For photoelectric emission, we always begin with Einstein’s photoelectric equation, which states:

$$h\nu \;=\; \phi \;+\; K_{\text{max}}$$

Here $$h\nu$$ is the energy of the incident photon, $$\phi$$ is the work-function of the metal, and $$K_{\text{max}}$$ is the maximum kinetic energy of the emitted electron.

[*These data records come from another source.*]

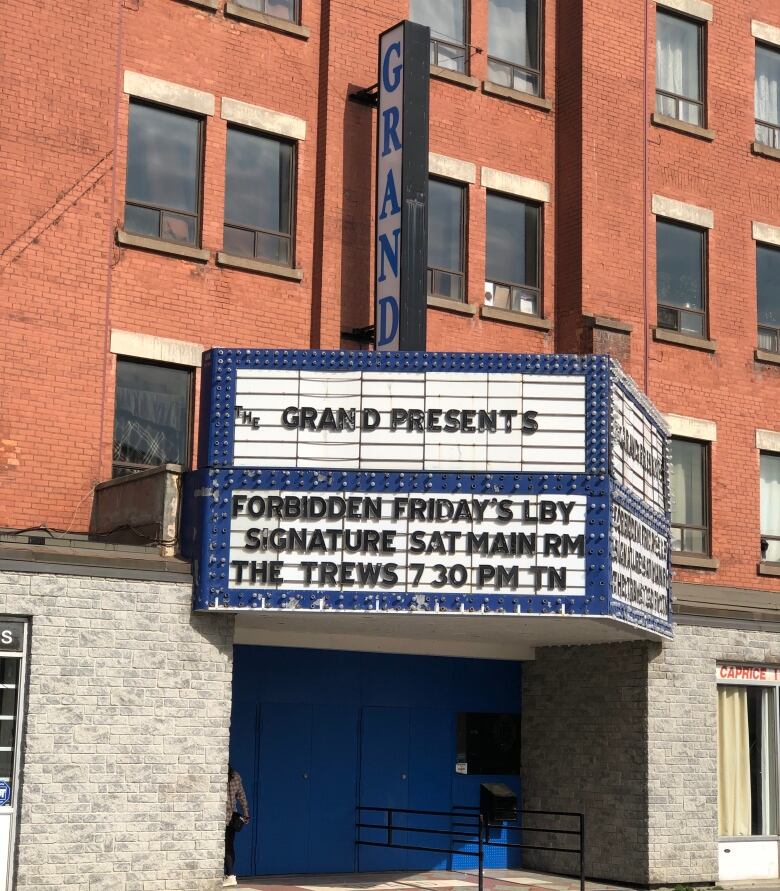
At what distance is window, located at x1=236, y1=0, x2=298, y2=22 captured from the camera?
20922mm

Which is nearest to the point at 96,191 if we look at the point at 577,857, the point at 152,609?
the point at 152,609

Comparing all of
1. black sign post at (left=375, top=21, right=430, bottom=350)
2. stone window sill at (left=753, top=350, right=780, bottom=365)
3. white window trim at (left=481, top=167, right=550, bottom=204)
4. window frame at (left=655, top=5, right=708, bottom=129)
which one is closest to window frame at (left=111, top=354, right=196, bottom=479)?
black sign post at (left=375, top=21, right=430, bottom=350)

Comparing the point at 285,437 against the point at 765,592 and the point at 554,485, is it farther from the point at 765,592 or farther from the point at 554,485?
the point at 765,592

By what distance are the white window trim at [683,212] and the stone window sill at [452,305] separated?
4220 millimetres

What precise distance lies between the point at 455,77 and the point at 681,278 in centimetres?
537

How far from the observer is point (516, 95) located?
23.2 m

First we calculate the photon energy. The wavelength of the radiation is given as $$\lambda = 250\ \text{nm} = 250 \times 10^{-9}\ \text{m}.$$ The frequency $$\nu$$ is related to the wavelength by $$\nu = \dfrac{c}{\lambda},$$ so the photon energy is

$$E_{\text{photon}} = h\nu = \dfrac{hc}{\lambda}.$$

Substituting the values $$h = 6.626 \times 10^{-34}\ \text{J\,s},\; c = 3.00 \times 10^{8}\ \text{m/s},\; \lambda = 250 \times 10^{-9}\ \text{m},$$ we obtain

$$E_{\text{photon}} = \dfrac{(6.626 \times 10^{-34})(3.00 \times 10^{8})}{250 \times 10^{-9}}\ \text{J}.$$

Now we multiply the two numbers in the numerator:

$$6.626 \times 3.00 = 19.878,$$ so

$$E_{\text{photon}} = \dfrac{19.878 \times 10^{-26}}{250 \times 10^{-9}}\ \text{J}.$$

Express the denominator in scientific notation: $$250 \times 10^{-9} = 2.5 \times 10^{-7}.$$ Hence

$$E_{\text{photon}} = \dfrac{19.878 \times 10^{-26}}{2.5 \times 10^{-7}}\ \text{J} = \left(\dfrac{19.878}{2.5}\right) \times 10^{-19}\ \text{J} = 7.951 \times 10^{-19}\ \text{J}.$$

To convert this energy to electron-volts we use $$1\ \text{eV} = 1.602 \times 10^{-19}\ \text{J}.$$ Thus

$$E_{\text{photon}} = \dfrac{7.951 \times 10^{-19}}{1.602 \times 10^{-19}}\ \text{eV} \approx 4.96\ \text{eV}.$$

Next we compute the maximum kinetic energy of the emitted photoelectrons. It is stopped by a potential of $$V_s = 0.5\ \text{V},$$ and the stopping potential is related to kinetic energy by the formula

$$K_{\text{max}} = eV_s,$$

where $$e = 1.602 \times 10^{-19}\ \text{C}$$ is the elementary charge. Therefore

$$K_{\text{max}} = (1.602 \times 10^{-19}\ \text{C})(0.5\ \text{V}) = 0.801 \times 10^{-19}\ \text{J}.$$

Converting this to electron-volts as before:

$$K_{\text{max}} = \dfrac{0.801 \times 10^{-19}}{1.602 \times 10^{-19}}\ \text{eV} = 0.500\ \text{eV}.$$

Now we apply Einstein’s equation in electron-volts:

$$\phi = E_{\text{photon}} - K_{\text{max}} = 4.96\ \text{eV} - 0.50\ \text{eV} = 4.46\ \text{eV}.$$

On rounding to the usual significant figures, the work function is $$\phi \approx 4.5\ \text{eV}.$$

Hence, the correct answer is Option C.